Но чтобы осознать разделение воли, нужно изменить ум, обратиться в себя. Интроспекция ли проливает свет на разделенность воли или эта разделенность, впервые открыв себя в опыте действительной нравственной неудачи, вызывает интроспекцию, здесь нам решать не нужно. Какою бы ни была последовательность причин, понятно, что, борясь с «Искушением», мы открываем свой внутренний мир. Понятно и то, что, делая это, мы уже в пространстве аллегории. Мы не можем говорить, пожалуй, не можем даже думать о «внутреннем конфликте», не пользуясь метафорой; а всякая метафора — немного аллегория. По мере того как конфликт становится все более и более значительным, наши метафоры неизбежно развиваются, объединяются между собой, пока не превратятся в аллегорическую поэму. Не надо думать, что есть другой, лучший способ изобразить внутренний мир и что мы отыщем его в романе и в драме. Взгляд, направленный внутрь с нравственной целью, не обнаруживает характера.
Человек не может быть «характером» для самого себя, и менее всего — тогда, когда размышляет о добре и зле.

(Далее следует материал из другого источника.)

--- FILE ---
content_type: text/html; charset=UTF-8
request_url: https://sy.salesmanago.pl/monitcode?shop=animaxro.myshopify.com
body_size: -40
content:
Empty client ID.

Характер — то, что ему нужно создать; в себе же он находит только сырой материал, страсти и переживания, нуждающиеся в оформлении. Та единая «душа» или «личность», которая интересует романиста, для него — лишь арена, на которой встречаются воюющие стороны; именно они, «случайные принадлежности субстанции», — его насущная забота[165]. Он не будет долго вглядываться в них, особенно если прошел выучку в римских школах риторики, без того, чтобы приделать им гегельянские «руки и ноги». Для такого человека аллегория не будет невыразительной формой. Бесполезно говорить ему, что то, за что он держался мертвой хваткой последние двадцать четыре часа, — «абстракция». И будь мы сами свободны хоть немного от нашего Zeitgeist, мы могли бы признать, что плоды его творчества не намного более абстрактны, чем те «я» или «личность», на чьем незыблемом единстве мы так безмятежно покоимся и о которых с гораздо большей охотой услышали бы от него.Объяснение, которое я только что дал аллегорической тенденции, не мешает, разумеется, признать другие вспомогательные причины. Они, конечно, вполне действенны. Инерция, накопленная риторической машиной за несколько сотен лет, что‑нибудь да значит. Привычка привлекать аллегорическую интерпретацию к античным текстам естественно поощряет свежие аллегорические образования; это широко использовали как язычники, так и христиане. Во время религиозной полемики это действительно самый очевидный способ подогнать древние свидетельства к этическим или политическим требованиям момента. Стоики, отходя от своего основного учения о богах как проявлениях Единого, аллегорически объясняли отдельные мифы. Сатурна, поедающего своих детей, можно с легкою душой истолковать как Время, «уносящее все им рожденное». Юпитер может быть «той высью сияющей» (hoc sublime candens
), что охватывает внутренний «воздух» (аеr), Юнону[166]. В годы языческого возрождения, спровоцированного позднее в недрах вражеского стана самим христианством, покровители старой религии главным образом высказывали возражения именно против этого метода. Аллегория разрешила бы все трудности; можно было бы счесть, что древний миф и новая философия — лишь покровы одного и того же учения[167]. Христианство и иудаизм использовали тот же прием. Филон Александрийский в I веке перенимает этот метод у раввинистической традиции толкования Священных книг. Учение о потаенных смыслах Библии через Оригена и александрийцев пришло на Запад, где его приняли на вооружение такие писатели, как Иларий Пиктавийский и Амвросий[168]. Однако, по всей вероятности, этот метод, которым экзегеза ссудила аллегорию, многократно окупил себя. Когда аллегория становится для человека естественным средством выражения, он неизбежно принимается отыскивать все больше и больше аллегорий у уважаемых им древних авторов. Ни в коем случае не следует думать, будто одна только практика аллегорического истолкования или одно влияние риторической традиции могли сами по себе привести к «аллегорическому периоду» в литературе. Они были важны, но нам следует спросить почему. Ответ, я уверен, — в той жажде аллегории, которую создали более глубинные причины. Корень этой жажды, как мы видели, двояк. С одной стороны, боги меркнут в олицетворениях, с другой — повсеместная нравственная революция побуждает людей олицетворять свои страсти.